DEV-GENÇ GENİŞ BİR KİTLE ÖRGÜTÜYDÜ
İstanbul'da değil mi?
“İstanbul'da Deniz'in (Gezmiş) ve Cihan'ın (Alptekin) önderliğinde kurulmuştu. O insanlar işin içerisinde ölüm varsa bile o işin içerisine gözü kapalı dalabilen insanlardı. Öyleydi. Bir taraftan öyleydik, bir taraftan da örneğin, Deniz'in (Gezmiş) Grundig teypi önüne koyup Beethoven'den Ay Işığı Sonatını öyle, huşu içerisinde dinlediğini de biliyorum. Bir taraftan böyle bir yapımız vardı ama Deniz sopayı eline aldığında Deniz'i de kimse tutamazdı. Öyle bir yönü de vardı. Dediğim gibi bir taraftan öyle de bir yönümüz vardı. Ne bileyim, 78 Kuşağından tanıdığım çok arkadaşım var, onlar da böyle bir yönden daha çok 'eylemcilik' vardı. Onlar da aynı şekilde gözünü budaktan esirgemeyen, ölümüne işin içerisine girebilen insanlardı ama bu tür bizim kuşağın içerisindeki bu yönler o arkadaşlarımız da pek yoktu, diye düşünüyorum. Olanlar da vardır tabii. Dediğim gibi 'DEV-GENÇ' denildiğinde DEV-GENÇ geniş bir kitle örgütüydü.
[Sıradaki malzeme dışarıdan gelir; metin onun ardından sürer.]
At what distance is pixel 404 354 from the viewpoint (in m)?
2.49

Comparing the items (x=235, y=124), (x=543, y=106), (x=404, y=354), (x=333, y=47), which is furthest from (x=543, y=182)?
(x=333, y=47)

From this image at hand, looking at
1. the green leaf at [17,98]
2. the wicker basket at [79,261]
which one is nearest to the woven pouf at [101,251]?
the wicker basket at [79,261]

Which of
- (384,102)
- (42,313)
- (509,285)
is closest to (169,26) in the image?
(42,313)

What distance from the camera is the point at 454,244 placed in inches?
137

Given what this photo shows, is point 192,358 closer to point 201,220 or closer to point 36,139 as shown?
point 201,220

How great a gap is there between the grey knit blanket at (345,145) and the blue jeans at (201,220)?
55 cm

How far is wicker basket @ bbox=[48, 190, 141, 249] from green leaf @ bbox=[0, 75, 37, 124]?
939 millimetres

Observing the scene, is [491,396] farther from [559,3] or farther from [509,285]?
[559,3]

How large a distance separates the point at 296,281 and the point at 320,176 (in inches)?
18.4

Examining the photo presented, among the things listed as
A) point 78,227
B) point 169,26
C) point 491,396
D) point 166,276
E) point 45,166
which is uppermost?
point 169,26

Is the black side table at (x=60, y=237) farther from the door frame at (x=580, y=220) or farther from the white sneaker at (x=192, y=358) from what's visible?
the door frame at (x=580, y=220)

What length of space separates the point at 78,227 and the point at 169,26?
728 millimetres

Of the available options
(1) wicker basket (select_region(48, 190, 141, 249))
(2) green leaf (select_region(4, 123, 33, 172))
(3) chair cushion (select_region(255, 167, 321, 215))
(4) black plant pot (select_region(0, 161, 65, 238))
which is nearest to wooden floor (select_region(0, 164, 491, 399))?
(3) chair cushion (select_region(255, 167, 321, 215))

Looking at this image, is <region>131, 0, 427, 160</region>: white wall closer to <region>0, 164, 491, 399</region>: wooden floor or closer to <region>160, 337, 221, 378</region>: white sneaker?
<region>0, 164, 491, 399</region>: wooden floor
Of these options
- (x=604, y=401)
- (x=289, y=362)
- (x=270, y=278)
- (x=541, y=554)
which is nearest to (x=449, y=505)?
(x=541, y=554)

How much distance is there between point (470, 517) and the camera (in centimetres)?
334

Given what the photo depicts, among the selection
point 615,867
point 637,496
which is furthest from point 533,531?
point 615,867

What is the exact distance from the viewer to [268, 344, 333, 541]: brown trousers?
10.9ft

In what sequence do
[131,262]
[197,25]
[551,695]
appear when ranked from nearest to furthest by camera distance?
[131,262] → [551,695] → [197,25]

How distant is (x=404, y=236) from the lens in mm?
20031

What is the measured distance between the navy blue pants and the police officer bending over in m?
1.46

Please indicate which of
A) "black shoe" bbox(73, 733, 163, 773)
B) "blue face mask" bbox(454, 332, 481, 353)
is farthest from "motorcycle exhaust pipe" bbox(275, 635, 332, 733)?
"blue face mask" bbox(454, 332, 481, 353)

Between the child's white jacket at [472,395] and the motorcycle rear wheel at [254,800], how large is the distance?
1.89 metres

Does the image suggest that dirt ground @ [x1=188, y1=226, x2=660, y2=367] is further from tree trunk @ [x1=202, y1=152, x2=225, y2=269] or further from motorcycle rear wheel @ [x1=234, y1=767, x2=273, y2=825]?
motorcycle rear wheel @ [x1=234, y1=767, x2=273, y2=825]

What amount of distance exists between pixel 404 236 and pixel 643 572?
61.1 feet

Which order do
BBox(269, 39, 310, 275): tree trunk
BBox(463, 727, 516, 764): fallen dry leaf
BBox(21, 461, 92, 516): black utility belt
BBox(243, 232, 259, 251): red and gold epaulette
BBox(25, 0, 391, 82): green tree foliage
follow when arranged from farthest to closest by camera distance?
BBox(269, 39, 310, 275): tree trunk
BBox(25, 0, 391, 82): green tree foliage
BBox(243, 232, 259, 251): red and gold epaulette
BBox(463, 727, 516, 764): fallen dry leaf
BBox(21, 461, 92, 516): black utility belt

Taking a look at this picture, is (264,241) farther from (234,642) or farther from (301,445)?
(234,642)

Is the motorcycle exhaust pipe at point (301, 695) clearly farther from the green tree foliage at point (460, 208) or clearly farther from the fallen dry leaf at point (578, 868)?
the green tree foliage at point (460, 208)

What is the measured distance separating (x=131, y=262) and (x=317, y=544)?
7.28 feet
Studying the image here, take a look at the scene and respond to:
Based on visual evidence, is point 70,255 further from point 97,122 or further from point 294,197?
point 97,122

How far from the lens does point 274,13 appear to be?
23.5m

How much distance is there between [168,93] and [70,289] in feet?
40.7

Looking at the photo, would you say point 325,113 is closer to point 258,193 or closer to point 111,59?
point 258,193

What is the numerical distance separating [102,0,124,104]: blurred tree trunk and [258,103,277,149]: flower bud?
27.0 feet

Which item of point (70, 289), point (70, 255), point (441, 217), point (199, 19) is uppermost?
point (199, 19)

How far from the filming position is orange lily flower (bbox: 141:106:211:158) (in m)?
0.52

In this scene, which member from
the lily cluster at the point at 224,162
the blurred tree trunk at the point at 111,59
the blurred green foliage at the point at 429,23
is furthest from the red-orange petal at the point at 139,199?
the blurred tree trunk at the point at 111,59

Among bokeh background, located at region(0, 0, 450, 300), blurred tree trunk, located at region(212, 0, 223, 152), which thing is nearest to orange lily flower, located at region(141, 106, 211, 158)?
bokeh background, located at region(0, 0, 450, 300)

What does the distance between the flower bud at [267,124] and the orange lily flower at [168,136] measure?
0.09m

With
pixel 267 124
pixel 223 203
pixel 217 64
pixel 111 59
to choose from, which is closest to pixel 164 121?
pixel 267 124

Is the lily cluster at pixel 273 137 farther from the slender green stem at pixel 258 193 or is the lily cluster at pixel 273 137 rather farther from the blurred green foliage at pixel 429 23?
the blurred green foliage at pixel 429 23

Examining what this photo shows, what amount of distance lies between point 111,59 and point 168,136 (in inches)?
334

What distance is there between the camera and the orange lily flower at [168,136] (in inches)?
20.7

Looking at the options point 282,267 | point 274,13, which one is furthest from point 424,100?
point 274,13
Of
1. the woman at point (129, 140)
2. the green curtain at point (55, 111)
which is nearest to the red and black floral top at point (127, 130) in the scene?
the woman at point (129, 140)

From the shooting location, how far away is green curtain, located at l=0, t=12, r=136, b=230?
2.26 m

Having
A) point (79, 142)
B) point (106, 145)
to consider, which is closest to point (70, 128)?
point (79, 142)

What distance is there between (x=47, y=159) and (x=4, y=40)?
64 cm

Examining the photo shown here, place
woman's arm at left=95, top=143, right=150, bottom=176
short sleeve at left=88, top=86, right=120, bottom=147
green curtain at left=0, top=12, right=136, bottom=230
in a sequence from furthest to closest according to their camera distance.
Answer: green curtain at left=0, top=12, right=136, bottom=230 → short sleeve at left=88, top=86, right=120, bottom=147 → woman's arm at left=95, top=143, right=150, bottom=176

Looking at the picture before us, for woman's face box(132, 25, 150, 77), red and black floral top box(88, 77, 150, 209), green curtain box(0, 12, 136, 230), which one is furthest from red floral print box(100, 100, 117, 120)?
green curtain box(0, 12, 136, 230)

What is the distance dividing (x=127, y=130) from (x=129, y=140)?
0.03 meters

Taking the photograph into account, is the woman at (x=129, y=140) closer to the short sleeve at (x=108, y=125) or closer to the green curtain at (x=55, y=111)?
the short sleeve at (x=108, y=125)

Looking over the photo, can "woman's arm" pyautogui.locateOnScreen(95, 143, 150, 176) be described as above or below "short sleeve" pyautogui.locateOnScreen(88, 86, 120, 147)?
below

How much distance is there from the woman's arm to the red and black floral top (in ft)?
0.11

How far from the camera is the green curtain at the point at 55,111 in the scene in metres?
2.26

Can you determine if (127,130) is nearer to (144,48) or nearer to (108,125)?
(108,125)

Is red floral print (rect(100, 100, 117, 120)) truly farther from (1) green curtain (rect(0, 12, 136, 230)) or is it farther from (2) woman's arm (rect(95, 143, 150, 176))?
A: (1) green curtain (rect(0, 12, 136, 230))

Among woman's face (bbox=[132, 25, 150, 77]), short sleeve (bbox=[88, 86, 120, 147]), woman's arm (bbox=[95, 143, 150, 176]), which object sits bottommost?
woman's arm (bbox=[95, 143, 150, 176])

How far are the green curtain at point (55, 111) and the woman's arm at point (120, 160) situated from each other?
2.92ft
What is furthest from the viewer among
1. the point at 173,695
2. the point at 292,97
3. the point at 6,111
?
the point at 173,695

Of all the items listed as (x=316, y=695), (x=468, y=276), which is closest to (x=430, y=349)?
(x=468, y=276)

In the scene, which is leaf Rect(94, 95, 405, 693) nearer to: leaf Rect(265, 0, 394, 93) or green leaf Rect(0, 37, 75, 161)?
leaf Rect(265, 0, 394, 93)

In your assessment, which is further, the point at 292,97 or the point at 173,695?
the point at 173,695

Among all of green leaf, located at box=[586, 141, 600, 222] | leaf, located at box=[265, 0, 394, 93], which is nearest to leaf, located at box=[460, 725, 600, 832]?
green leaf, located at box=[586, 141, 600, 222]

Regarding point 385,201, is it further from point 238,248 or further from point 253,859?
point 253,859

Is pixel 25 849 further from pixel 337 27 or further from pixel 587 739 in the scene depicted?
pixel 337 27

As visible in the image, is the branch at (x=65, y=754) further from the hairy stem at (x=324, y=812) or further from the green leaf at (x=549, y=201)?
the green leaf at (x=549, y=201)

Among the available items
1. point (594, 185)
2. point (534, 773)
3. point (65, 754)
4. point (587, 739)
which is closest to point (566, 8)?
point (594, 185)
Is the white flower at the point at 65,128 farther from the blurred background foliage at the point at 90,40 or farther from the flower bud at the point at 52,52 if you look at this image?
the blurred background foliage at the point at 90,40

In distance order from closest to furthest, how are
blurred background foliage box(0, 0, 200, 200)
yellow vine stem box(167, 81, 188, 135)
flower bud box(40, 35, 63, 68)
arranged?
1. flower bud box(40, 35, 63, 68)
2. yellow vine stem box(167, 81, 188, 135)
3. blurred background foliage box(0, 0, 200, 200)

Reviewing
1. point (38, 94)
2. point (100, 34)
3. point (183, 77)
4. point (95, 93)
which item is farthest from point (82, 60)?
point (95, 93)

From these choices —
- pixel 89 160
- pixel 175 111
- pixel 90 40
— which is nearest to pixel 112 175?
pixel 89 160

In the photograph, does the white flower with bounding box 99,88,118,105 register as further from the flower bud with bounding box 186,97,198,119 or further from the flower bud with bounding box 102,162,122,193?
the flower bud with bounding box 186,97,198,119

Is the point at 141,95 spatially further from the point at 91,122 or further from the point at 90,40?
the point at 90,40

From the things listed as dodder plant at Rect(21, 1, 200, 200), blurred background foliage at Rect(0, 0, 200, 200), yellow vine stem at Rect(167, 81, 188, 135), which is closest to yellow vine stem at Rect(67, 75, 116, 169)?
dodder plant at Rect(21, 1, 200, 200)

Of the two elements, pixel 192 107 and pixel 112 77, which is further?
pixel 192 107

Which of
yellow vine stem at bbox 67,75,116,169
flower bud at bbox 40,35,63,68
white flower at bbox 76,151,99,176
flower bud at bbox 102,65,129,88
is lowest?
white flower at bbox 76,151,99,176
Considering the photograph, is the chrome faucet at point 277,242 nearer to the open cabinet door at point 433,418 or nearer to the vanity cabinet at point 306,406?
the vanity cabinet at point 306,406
DEV-GENÇ'in içerisinde sempatizanı da vardı, gözünü budaktan esirgemeyeni de, militanı da, çok sert olanı da vardı. Vardı da vardı yani. 1975'ten sonraki DEV-GENÇ'ten biraz daha farklıydı. Öyle entelektüel yönleri filan da olan, birazcık daha yumuşak diyeyim ben ona...”
Daha “sofistik”...
“Uygun sözü bulamadım. 1975'teki de DEV-GENÇ'ti. Onlardan da çok tanıdığım var.”
Bunlar içinde bulunulan koşullarla alakalı şeylerdir, aslında.
“Tabii. Onlar, çelik gibiydiler. Yani ya kırılacak ya da deleceklerdi. Biz öyle değildik. Biraz daha esnektik, diyeyim.”
Sizin dönemizdeki koşullar ile 1975 sonrası çok farklıydı. 1975 sonrası kolay kolay sokağa çıkamıyordun, eve gidemiyordun, okula devam etme şansın yoktu...
“Dönem farklıydı tabii, çok farklıydı.”